Leaving out the pictures, reproduce each record exactly and in full.

[Stored data]
+===+

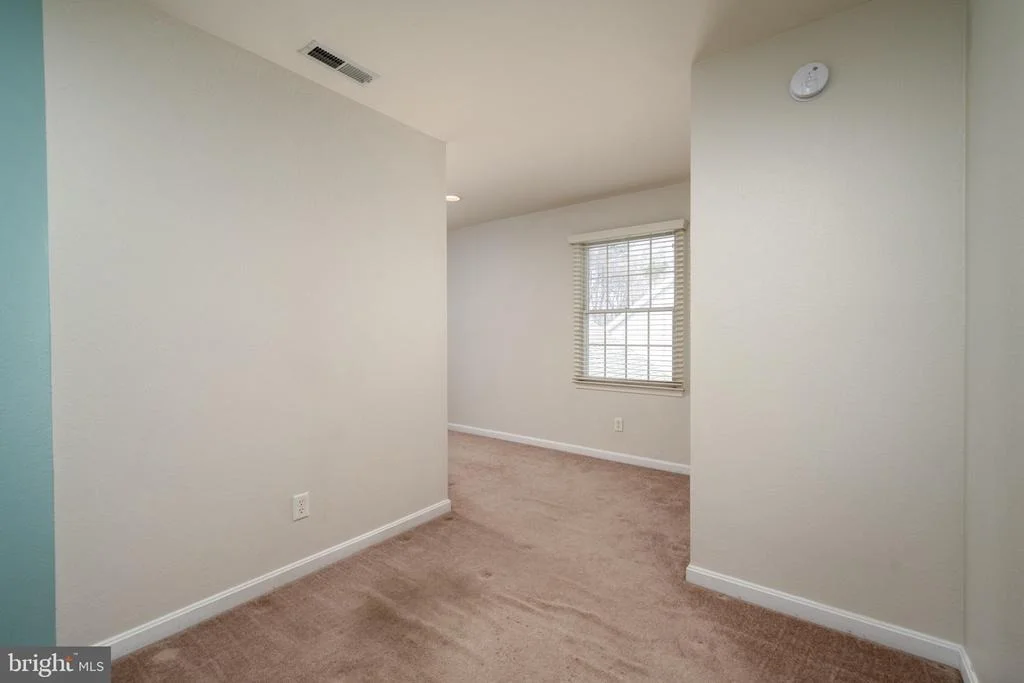 Photo of 196 WILLOW OAK AVENUE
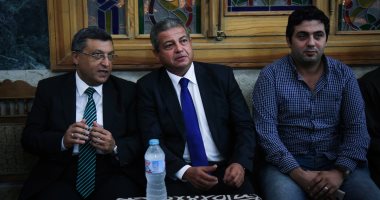 بالصور...العيسوى ووزير الرياضة ومرتجى وأحمد عيد فى عزاء "حما" العامري فاروق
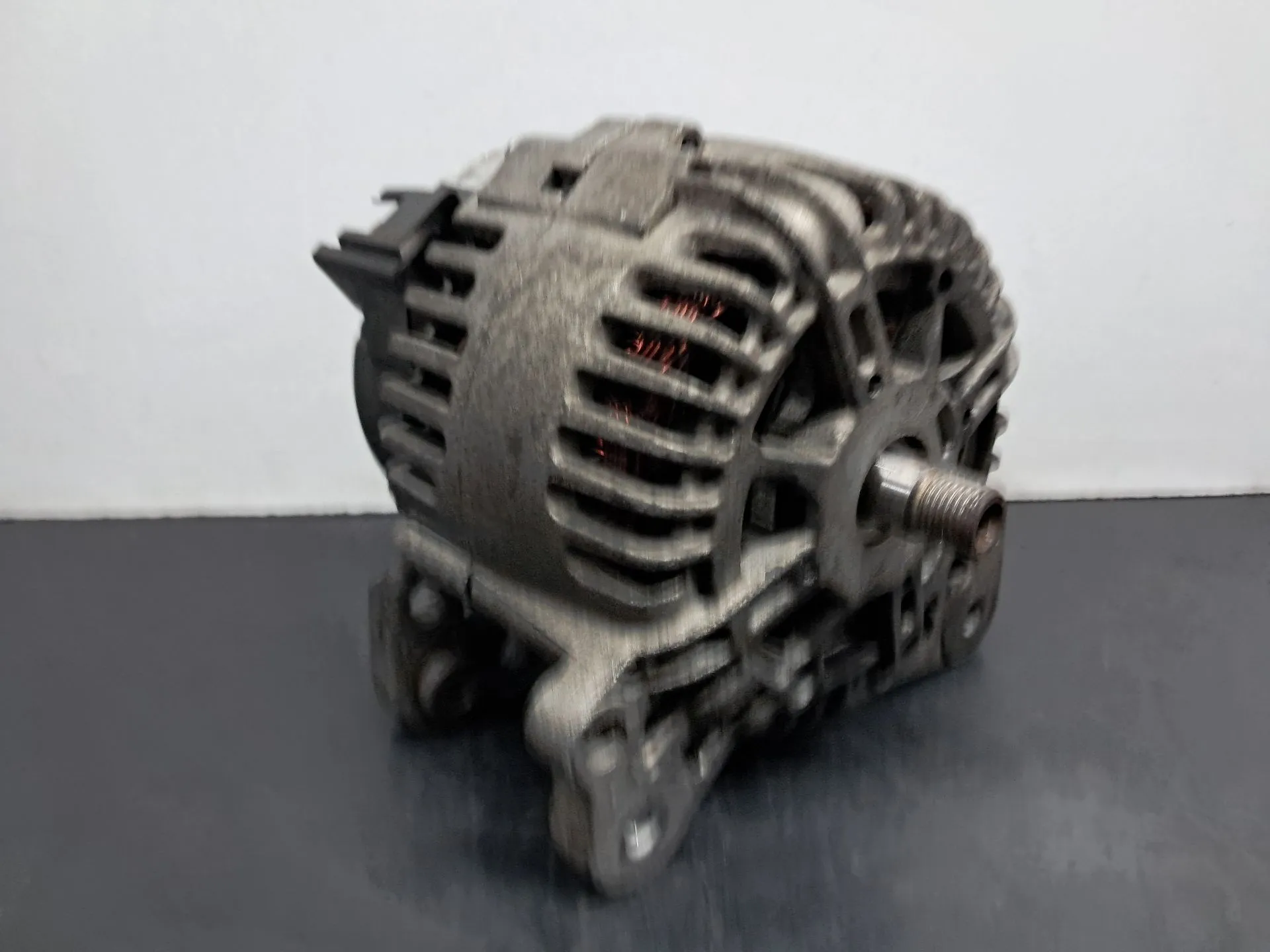 Alternador VOLKSWAGEN Golf V (1K1) Imagem-1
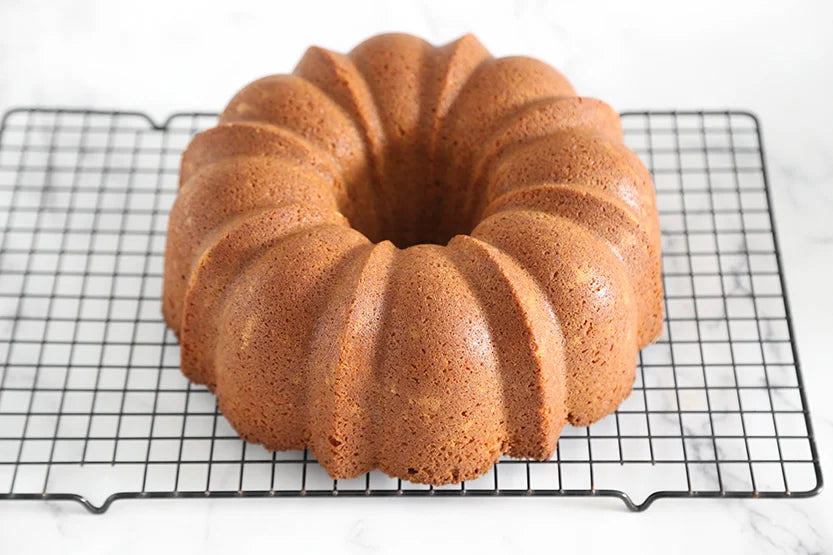 Cinnamon Roll Bundt Cake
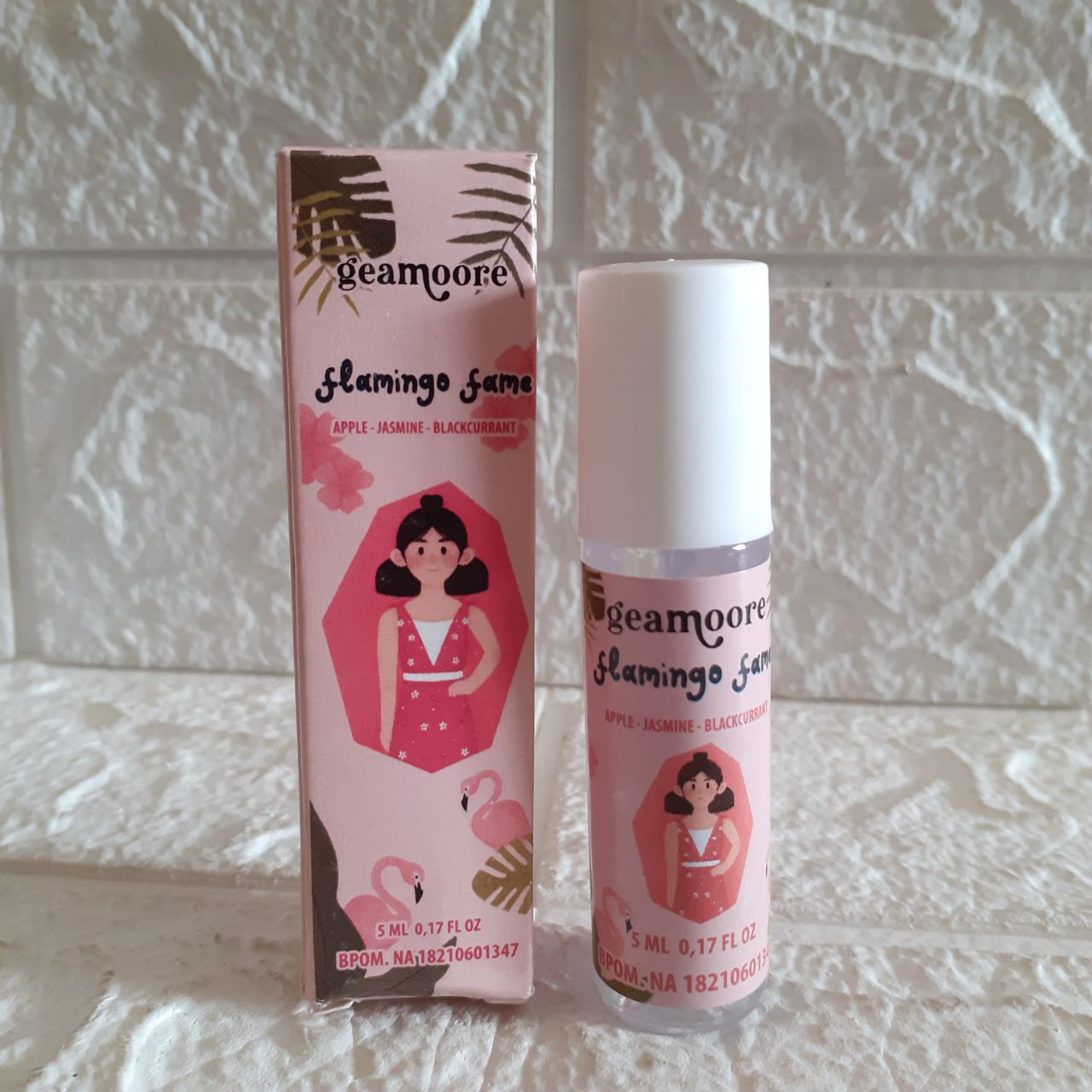 ini adalah Geamoore Roll Flamingo Fame, brand: geamoore, age_group: all ages, gender: female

+===+

:: SOLUTION FOR THIS PROBLEM ::
 Photo of 196 WILLOW OAK AVENUE
 بالصور...العيسوى ووزير الرياضة ومرتجى وأحمد عيد فى عزاء "حما" العامري فاروق
 Alternador VOLKSWAGEN Golf V (1K1) Imagem-1
 Cinnamon Roll Bundt Cake
 ini adalah Geamoore Roll Flamingo Fame, brand: geamoore, age_group: all ages, gender: female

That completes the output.